NEWS FLASH:  LIBERALS DO NOT THINK LIKE CONSERVATIVES

That should be the title of Daniel Klein's piece in this morning's WSJ, but instead it's how liberals are incredibly stupid and "flunk Econ 101" for not hewing to various conservative economics principles.  Here's an example of how "liberals" fail at economics:
Consider one of the economic propositions in the December 2008 poll: "Restrictions on housing development make housing less affordable." People were asked if they: 1) strongly agree; 2) somewhat agree; 3) somewhat disagree; 4) strongly disagree; 5) are not sure.
Do you agree or disagree with this basic conservative statement:  restriction increases cost?  There's a clever way to get around a right or wrong answer.
Basic economics acknowledges that whatever redeeming features a restriction may have, it increases the cost of production and exchange, making goods and services less affordable. There may be exceptions to the general case, but they would be atypical.

Therefore, we counted as incorrect responses of "somewhat disagree" and "strongly disagree." This treatment gives leeway for those who think the question is ambiguous or half right and half wrong. They would likely answer "not sure," which we do not count as incorrect.
Now that's funny.  I myself would have answered "not sure" as there are no guarantees that restriction of housing development will raise the cost of housing.  Look at our own broken housing market these days.  What if there's a glut of houses on the market already?  Restricting more housing may not affect the price at all, or in the short term it may lower as people get more desperate to sell now.  Maybe that's a larger factor determining price.  If the conservative answer was correct, "Restrictions make housing less affordable" then why did the real estate market crash as we built more and more houses and the price kept rising in 2005 and 2006?  Wouldn't the opposite, "Less restrictions make more affordable housing" be true?  That wasn't the case in many parts of the country.

Also, what constitutes "Affordable"?  Housing only gets "affordable" if people can afford to live in the house, correct?  Restricting development reduces supply but it doesn't always change the price.  Reducing supply doesn't raise the price if demand for the product lowers as well, or the price of the item is non-elastic, which is to say "No matter what, a new iPhone 4 32GB model is going to be $299 no matter what the demand or the supply is this summer."

Finally, what constitutes a restriction?  "Zoning laws mean houses can't be built with in-ground pools in this development."  Does that make the houses in the area more or less affordable?  "Houses cannot be more than two floors tall."  Same thing.  Depends on the restriction.  You can make the case that you disagree with the question here.

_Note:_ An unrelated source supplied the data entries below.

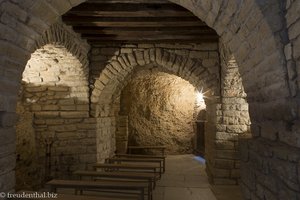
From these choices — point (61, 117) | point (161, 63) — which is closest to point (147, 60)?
point (161, 63)

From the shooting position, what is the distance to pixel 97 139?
19.5 ft

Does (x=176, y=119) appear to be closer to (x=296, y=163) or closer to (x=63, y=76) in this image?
(x=63, y=76)

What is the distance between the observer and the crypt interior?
200cm

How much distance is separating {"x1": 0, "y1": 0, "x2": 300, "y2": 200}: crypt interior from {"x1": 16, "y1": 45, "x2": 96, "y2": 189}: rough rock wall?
0.02 meters

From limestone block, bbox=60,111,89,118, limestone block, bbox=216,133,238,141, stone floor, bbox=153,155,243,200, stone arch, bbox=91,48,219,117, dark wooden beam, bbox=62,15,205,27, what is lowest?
stone floor, bbox=153,155,243,200

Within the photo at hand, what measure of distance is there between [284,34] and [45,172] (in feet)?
17.0

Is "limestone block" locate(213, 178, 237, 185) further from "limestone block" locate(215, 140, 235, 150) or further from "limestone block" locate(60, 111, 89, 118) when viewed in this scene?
"limestone block" locate(60, 111, 89, 118)

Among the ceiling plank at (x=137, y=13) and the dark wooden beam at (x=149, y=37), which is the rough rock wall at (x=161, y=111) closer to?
the dark wooden beam at (x=149, y=37)

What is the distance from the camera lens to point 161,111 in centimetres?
963

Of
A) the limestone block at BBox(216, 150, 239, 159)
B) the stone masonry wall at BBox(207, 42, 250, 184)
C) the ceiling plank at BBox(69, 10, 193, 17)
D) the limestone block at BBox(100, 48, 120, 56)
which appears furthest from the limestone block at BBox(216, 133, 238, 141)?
the limestone block at BBox(100, 48, 120, 56)

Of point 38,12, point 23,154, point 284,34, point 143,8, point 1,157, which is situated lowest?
point 23,154

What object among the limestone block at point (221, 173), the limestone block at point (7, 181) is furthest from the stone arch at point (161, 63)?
the limestone block at point (7, 181)

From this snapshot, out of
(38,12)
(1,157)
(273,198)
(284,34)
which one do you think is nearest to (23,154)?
(1,157)

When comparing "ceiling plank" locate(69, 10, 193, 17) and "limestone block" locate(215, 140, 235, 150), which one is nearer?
"ceiling plank" locate(69, 10, 193, 17)
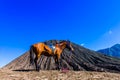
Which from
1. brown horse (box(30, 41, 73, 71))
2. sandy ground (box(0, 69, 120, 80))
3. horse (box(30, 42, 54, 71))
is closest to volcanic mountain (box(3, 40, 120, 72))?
brown horse (box(30, 41, 73, 71))

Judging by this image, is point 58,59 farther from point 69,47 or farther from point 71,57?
point 71,57

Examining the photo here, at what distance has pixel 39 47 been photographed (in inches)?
936

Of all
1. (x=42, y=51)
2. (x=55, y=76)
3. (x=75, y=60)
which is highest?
(x=75, y=60)

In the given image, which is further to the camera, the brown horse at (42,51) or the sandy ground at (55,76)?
the brown horse at (42,51)

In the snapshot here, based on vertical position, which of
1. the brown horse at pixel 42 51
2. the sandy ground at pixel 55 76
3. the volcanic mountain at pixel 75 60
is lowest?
the sandy ground at pixel 55 76

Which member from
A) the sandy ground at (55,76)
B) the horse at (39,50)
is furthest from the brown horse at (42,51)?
the sandy ground at (55,76)

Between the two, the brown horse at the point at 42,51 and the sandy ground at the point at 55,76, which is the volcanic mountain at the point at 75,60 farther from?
the sandy ground at the point at 55,76

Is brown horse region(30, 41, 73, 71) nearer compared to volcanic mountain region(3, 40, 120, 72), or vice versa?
brown horse region(30, 41, 73, 71)

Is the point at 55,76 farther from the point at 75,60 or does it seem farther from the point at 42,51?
the point at 75,60

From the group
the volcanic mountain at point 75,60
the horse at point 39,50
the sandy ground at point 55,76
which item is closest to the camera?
the sandy ground at point 55,76

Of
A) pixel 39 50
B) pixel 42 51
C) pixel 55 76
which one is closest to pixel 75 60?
pixel 42 51

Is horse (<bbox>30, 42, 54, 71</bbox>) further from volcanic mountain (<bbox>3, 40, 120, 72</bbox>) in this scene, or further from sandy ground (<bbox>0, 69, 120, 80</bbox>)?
volcanic mountain (<bbox>3, 40, 120, 72</bbox>)

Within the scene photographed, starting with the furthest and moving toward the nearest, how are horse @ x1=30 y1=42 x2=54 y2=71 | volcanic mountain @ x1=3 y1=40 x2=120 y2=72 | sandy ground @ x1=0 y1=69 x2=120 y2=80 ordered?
volcanic mountain @ x1=3 y1=40 x2=120 y2=72 < horse @ x1=30 y1=42 x2=54 y2=71 < sandy ground @ x1=0 y1=69 x2=120 y2=80

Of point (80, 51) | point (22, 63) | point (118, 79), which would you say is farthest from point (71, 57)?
point (118, 79)
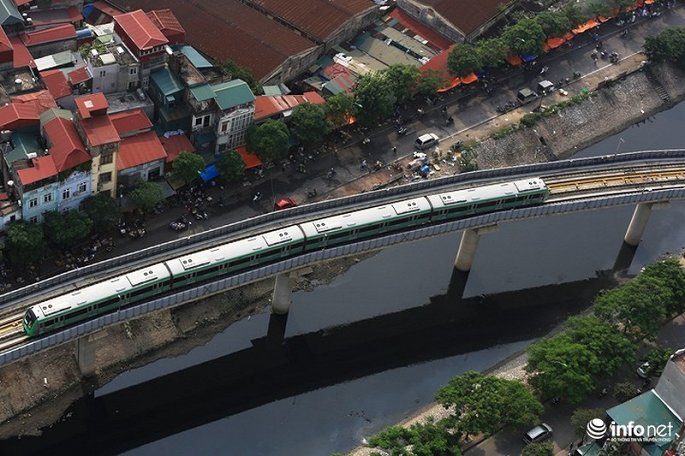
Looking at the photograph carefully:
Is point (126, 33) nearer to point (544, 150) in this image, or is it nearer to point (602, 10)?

The test didn't ask if that was the correct answer, it asked if you agreed with it.  Since the "correct answers" are all basic conservative economic theory, then yes, liberals would be the most likely to give the wrong answers.

Keep in mind however that these guys counted "not sure" as "not an incorrect (unenlightened) answer".
In this case, percentage of conservatives answering incorrectly was 22.3%, very conservatives 17.6% and libertarians 15.7%. But the percentage of progressive/very liberals answering incorrectly was 67.6% and liberals 60.1%. The pattern was not an anomaly.
The test proceeds like this, where the "correct" answers are all conservative economy theory tropes, and the "unenlightened" answers all are the opposite of the conservative ones.  Liberals and progressives did badly on such a test.  In fact, the basic definition of conservatism in economics is that you believe economics follows such basic rules.  Orthodoxy, in other words.  Liberalism in economics means you believe that economics doesn't follow these basic rules, that systems are more complex, and that there are human factors involved...maybe even irrationality.

So yes, liberals tanked on this test.  Badly.  If you believe that economics is basic and all, and that everything's pretty cut and dried, sure, and that we don't live in a complex world...yes.

Surprise.  Liberals don't agree with basic conservative economic theory.